Bertahun tahun sebelumnya di Pemusatan Pelatihan Nasional Atlet Panjang Tebing di Bekasi, pada sebuah kamar atlet yang tak megah, Veddriq telah menempelkan papan hiasan pada sebuah dindingnya. Prakarya bergambar Menara Eiffel berwarna emas itu ia sebut "papan mimpi”.
Tak hanya berlatih, ia merasa perlu melakukan afirmasi pada mimpinya itu terus menerus dengan memandang papan mimpinya. Setiap pagi dan petang dengan rasa lelah yang belum hilang, ia melihat papan mimpinya itu. Ritual ini seperti menumbuhkan semangat dan optimisme baru.
Begitulah anak yang 20 tahunan lalu sangat suka memanjat lambung kapal yang hilir mudik di Sungai Kapuas, sebuah kegembiraan yang sering menghasilkan benjol-benjol di kepalanya karena tubrukan dengan dinding luar kapal yang biasanya terbuat dari kayu ulin yang keras itu, kini menaklukkan atlet dari Amerika Serikat dan China sekaligus.

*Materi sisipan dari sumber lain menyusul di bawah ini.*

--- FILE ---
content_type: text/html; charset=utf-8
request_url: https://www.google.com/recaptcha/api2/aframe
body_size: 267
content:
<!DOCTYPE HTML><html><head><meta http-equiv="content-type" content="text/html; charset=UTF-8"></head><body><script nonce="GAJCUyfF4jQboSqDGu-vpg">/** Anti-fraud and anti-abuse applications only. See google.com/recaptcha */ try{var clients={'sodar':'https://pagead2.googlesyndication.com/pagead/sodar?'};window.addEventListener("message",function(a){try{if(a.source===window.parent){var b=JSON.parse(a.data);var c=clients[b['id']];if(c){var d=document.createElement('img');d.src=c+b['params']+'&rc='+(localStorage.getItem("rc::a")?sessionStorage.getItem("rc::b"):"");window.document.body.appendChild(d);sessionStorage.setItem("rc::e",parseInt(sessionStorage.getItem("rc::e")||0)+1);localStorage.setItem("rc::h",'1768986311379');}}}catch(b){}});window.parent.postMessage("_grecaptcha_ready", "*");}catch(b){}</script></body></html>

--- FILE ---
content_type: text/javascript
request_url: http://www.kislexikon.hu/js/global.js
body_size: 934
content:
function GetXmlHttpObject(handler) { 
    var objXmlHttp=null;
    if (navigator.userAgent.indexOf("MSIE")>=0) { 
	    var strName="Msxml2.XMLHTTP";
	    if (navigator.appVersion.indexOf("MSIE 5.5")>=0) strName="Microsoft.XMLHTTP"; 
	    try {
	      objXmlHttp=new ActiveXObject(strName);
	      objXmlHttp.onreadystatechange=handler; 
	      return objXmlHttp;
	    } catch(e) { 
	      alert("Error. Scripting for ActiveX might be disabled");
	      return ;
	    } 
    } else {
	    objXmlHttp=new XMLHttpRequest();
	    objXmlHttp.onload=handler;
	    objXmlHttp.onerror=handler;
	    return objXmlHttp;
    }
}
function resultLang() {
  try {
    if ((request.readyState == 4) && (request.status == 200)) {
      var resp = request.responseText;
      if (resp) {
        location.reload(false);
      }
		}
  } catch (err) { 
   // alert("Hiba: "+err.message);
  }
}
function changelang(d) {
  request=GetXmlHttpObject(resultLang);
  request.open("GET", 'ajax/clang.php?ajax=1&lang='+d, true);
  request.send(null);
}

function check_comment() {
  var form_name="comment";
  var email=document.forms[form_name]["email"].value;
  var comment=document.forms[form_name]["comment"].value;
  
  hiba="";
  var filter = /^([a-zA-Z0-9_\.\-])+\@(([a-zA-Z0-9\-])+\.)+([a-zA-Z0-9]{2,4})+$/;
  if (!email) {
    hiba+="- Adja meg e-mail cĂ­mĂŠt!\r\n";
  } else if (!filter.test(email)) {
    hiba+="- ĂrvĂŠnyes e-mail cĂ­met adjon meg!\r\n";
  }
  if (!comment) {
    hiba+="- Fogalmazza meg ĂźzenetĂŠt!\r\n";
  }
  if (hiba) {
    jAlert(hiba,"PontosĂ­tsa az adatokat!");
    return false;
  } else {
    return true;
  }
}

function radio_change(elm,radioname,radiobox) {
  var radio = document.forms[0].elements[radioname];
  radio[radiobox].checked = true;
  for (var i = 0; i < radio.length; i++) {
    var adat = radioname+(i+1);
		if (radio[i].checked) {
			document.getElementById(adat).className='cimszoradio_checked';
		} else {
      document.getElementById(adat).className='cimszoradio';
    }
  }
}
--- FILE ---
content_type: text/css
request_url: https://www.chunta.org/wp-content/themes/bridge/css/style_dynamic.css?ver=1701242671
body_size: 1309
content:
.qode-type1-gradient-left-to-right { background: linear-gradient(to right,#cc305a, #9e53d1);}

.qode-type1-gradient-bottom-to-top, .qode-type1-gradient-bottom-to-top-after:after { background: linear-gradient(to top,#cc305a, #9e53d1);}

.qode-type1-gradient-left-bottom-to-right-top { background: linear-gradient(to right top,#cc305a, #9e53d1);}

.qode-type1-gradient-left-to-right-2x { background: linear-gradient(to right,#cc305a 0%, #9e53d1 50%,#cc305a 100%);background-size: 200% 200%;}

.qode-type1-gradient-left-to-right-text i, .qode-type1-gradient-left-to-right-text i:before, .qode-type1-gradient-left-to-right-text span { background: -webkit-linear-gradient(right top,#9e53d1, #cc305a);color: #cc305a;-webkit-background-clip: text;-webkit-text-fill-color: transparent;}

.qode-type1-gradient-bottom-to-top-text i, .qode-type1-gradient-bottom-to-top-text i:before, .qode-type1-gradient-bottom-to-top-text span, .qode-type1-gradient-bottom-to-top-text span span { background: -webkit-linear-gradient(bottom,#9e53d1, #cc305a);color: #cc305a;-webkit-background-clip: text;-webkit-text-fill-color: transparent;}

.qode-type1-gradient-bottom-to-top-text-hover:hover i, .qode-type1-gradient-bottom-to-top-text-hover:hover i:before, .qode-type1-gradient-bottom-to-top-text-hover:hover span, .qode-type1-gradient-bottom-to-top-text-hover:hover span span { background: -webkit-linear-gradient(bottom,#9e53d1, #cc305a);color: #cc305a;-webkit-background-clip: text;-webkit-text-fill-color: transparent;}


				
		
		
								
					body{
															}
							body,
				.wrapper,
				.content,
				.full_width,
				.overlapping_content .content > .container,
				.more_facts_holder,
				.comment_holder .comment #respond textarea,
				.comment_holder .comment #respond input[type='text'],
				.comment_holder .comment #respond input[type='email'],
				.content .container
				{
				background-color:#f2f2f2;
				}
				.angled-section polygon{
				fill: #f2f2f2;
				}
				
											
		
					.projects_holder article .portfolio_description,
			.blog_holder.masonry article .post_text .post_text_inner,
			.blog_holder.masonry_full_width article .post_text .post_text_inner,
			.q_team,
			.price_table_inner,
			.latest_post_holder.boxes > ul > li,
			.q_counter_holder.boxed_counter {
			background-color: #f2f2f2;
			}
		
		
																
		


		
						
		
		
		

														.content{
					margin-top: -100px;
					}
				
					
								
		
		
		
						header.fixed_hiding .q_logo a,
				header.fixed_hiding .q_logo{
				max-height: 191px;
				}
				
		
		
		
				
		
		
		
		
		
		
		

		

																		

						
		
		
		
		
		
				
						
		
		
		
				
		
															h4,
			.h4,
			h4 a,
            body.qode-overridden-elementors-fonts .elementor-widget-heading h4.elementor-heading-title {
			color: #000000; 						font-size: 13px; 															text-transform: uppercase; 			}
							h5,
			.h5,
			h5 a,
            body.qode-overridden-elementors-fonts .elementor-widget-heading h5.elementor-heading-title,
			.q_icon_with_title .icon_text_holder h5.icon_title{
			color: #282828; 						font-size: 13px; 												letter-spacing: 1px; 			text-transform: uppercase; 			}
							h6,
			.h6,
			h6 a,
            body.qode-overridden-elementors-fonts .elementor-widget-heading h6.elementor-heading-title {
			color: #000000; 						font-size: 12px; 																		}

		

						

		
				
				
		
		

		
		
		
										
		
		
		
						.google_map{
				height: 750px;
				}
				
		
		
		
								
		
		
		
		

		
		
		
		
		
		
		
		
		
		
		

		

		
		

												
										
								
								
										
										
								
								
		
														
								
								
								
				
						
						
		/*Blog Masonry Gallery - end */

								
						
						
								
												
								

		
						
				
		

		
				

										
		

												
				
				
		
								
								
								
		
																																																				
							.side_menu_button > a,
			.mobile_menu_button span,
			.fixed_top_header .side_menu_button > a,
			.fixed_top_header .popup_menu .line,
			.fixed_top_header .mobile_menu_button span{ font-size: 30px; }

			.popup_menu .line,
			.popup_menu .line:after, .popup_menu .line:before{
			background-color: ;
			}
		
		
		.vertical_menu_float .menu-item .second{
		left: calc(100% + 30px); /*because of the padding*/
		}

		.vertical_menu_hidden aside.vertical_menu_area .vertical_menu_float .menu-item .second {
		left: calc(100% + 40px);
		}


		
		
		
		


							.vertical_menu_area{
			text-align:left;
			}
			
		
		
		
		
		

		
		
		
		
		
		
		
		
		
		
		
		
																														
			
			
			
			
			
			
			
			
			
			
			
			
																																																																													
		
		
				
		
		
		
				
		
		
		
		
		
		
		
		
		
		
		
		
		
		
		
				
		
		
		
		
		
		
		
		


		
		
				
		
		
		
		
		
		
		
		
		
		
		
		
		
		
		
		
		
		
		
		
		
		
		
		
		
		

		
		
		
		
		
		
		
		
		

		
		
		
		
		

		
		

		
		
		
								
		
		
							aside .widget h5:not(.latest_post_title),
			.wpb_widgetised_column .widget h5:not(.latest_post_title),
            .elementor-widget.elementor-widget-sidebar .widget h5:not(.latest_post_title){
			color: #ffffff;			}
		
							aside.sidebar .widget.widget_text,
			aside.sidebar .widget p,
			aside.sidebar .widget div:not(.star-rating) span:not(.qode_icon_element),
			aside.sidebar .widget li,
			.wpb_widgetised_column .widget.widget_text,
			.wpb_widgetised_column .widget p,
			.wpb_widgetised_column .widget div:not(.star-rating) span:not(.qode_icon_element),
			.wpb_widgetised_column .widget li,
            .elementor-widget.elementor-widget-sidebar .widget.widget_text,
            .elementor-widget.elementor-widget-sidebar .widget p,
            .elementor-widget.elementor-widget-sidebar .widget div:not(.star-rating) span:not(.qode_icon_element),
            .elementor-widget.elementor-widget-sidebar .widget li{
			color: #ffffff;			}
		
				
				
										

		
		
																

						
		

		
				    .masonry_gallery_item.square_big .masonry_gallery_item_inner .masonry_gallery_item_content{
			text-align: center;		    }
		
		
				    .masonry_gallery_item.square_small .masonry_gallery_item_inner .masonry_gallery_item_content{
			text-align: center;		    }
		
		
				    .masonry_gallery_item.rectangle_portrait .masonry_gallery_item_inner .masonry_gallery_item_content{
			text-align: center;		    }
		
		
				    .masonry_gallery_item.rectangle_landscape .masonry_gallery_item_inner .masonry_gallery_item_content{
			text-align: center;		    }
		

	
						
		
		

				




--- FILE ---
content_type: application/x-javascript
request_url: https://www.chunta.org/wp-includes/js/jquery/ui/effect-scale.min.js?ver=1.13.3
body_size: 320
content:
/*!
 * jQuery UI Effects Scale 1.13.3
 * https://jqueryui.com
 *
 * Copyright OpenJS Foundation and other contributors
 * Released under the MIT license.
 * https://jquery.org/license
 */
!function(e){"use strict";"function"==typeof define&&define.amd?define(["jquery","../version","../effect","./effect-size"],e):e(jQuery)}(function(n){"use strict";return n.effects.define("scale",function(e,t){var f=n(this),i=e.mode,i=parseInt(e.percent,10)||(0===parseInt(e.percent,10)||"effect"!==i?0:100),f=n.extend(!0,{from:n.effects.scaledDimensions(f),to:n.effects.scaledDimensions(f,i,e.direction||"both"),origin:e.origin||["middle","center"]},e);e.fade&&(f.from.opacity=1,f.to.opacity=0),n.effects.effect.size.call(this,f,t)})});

Veddriq tak sendirian mengerek merah putih ke tingkat dunia, hanya kurang dari 12 jam seusai Veddriq ukir sejarah, lifter Rizki Juniansyah juga membuat lagu kebangsaan Indonesia Raya berkumandang: ia meraih medali emas lewat angkat besi nomor 73 kilogram setelah mengakhiri dominasi idolanya asal China, Syifa Zhiyong.
Torehan Rizki mengakhiri penantian panjang 24 tahun lamanya. Sejak Olimpiade Sydney 2000 cabang angkat besi mengirimkan puluhan atlet dengan prestasi terbaiknya hanya meraih medali perak.
Tak ada jalan lurus untuk prestasi, Rizki dilatih oleh ayahnya, Muhammad Yasin dengan keras dan disiplin. Sejak kecil Rizki tak dibolehkan menawar menu latihan yang disodorkan sang ayah yang mantan lifter nasional. Apapun kesakitan dan penderitaan disebut Yasin sebagai risiko pada pilihan Rizki yang ingin jadi lifter nasional mengikuti jejak Yasin.